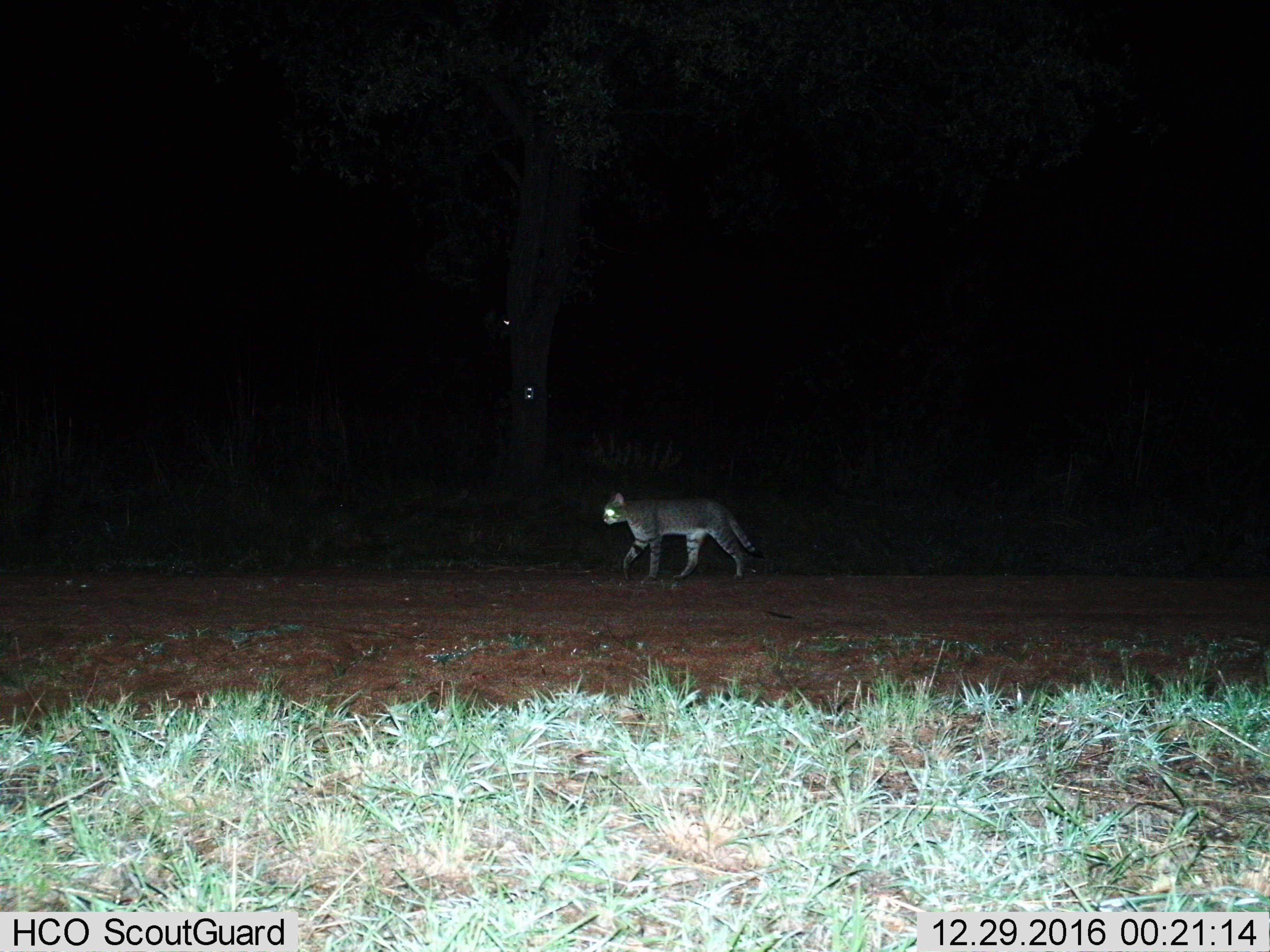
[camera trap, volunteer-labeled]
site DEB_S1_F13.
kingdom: Animalia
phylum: Chordata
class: Mammalia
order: Carnivora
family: Felidae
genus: Felis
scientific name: Felis lybica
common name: african wild cat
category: africanwildcat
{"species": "africanwildcat (african wild cat) (Felis lybica)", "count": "1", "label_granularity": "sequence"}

INSTRUCTIONS FOR THE TASK —
Lines above that have "africanwildcat": copy each of them.

RESPONSE AREA —
category: africanwildcat
{"species": "africanwildcat (african wild cat) (Felis lybica)", "count": "1", "label_granularity": "sequence"}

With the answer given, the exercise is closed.